### GIVEN ENTRIES ###

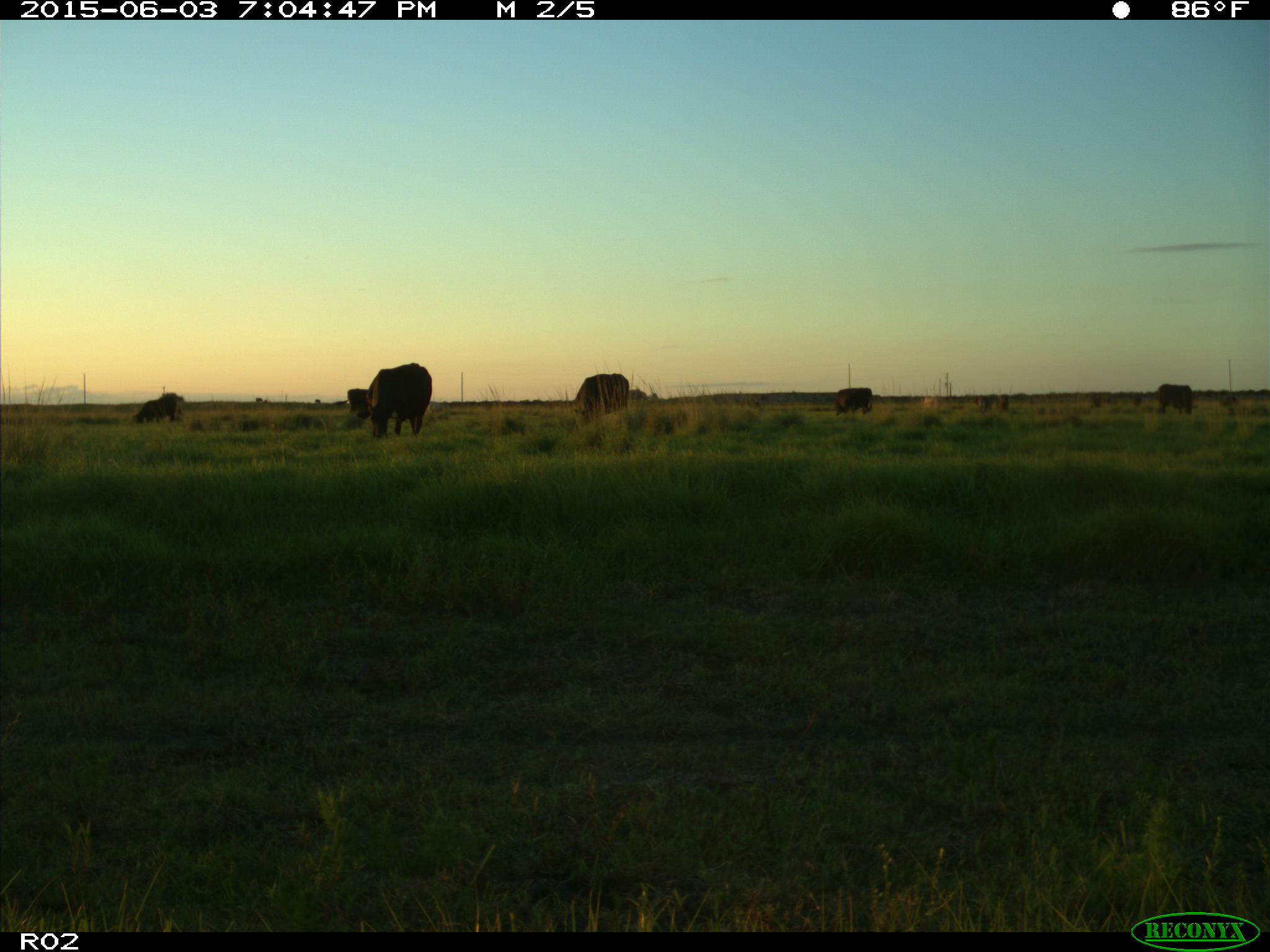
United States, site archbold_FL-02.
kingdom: Animalia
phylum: Chordata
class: Mammalia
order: Artiodactyla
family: Bovidae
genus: Bos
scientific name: Bos taurus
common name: domestic cow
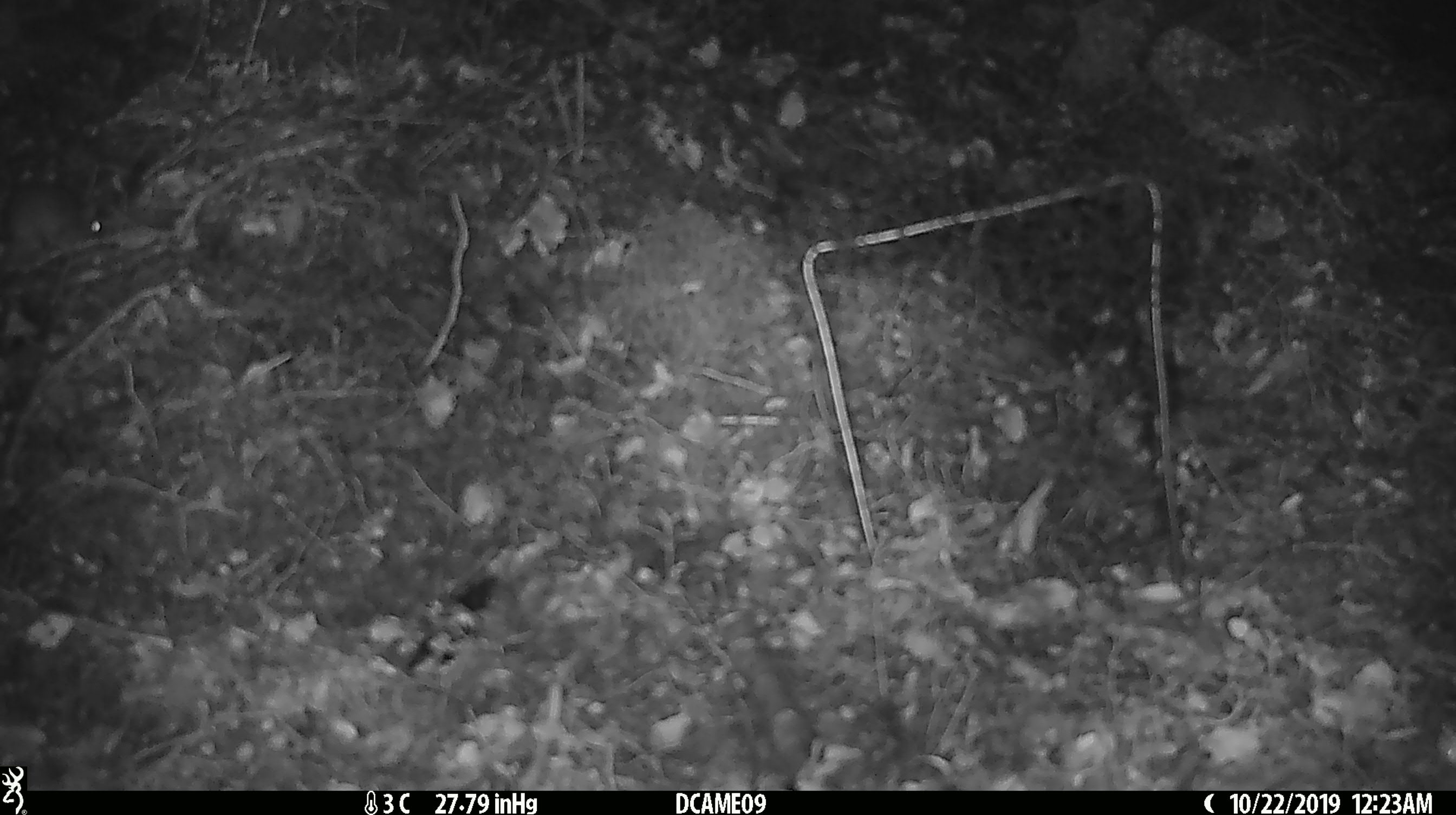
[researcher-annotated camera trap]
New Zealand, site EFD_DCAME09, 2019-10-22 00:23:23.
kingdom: Animalia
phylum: Chordata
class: Mammalia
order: Rodentia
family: Muridae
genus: Mus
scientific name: Mus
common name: mouse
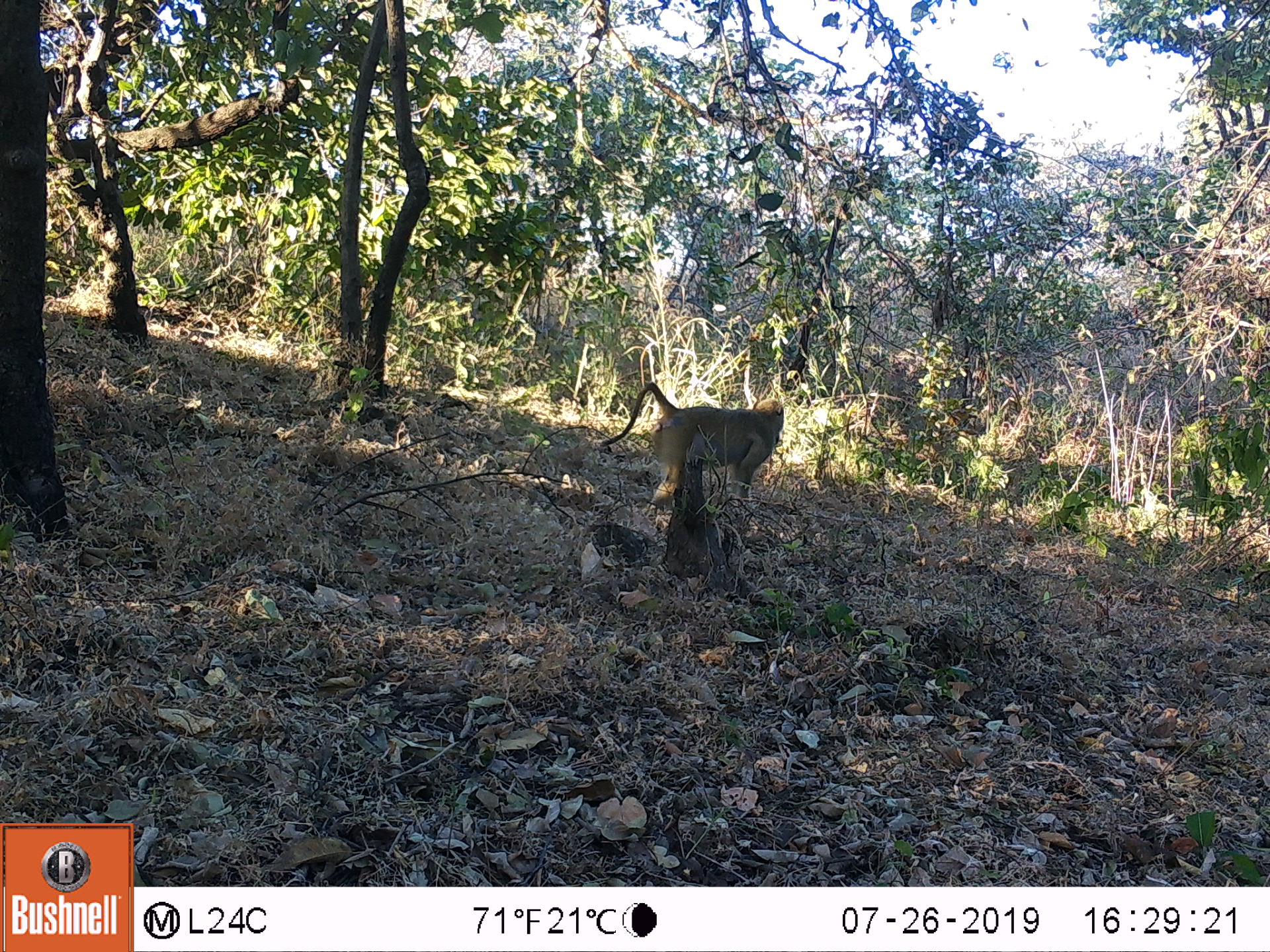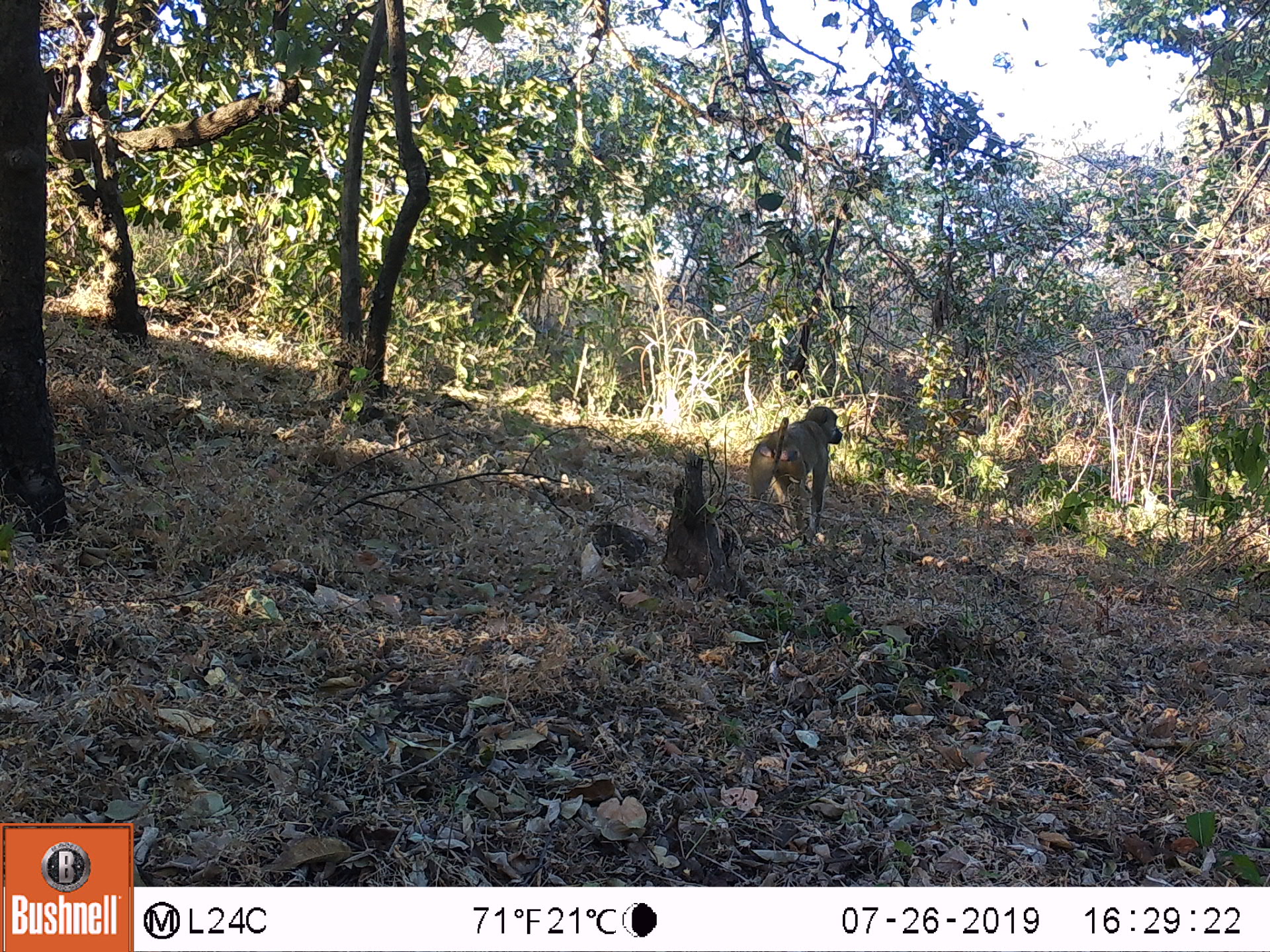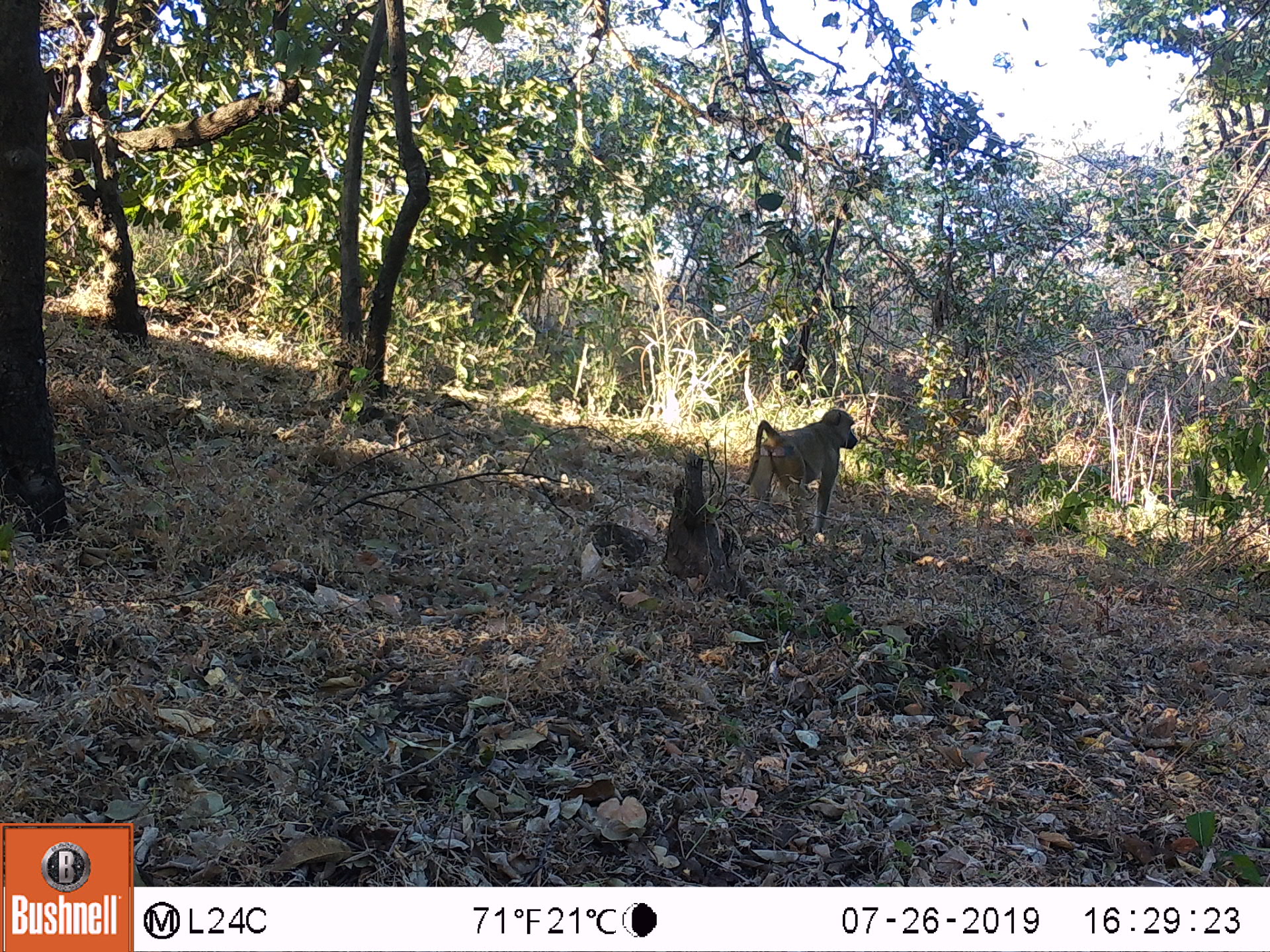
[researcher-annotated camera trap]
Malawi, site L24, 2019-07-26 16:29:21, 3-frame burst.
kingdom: Animalia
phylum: Chordata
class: Mammalia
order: Primates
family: Cercopithecidae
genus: Papio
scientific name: Papio cynocephalus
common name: yellow baboon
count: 1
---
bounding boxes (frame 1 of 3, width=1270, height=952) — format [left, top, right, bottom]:
yellow baboon: [604, 378, 782, 496]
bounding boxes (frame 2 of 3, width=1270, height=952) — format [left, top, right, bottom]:
yellow baboon: [737, 396, 845, 530]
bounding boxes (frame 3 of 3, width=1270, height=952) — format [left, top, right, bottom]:
yellow baboon: [733, 405, 862, 550]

###

THE TASK: If a line of the data includes the word "site", it counts; give how many lines do, as a bare number.

YOUR RESPONSE: 3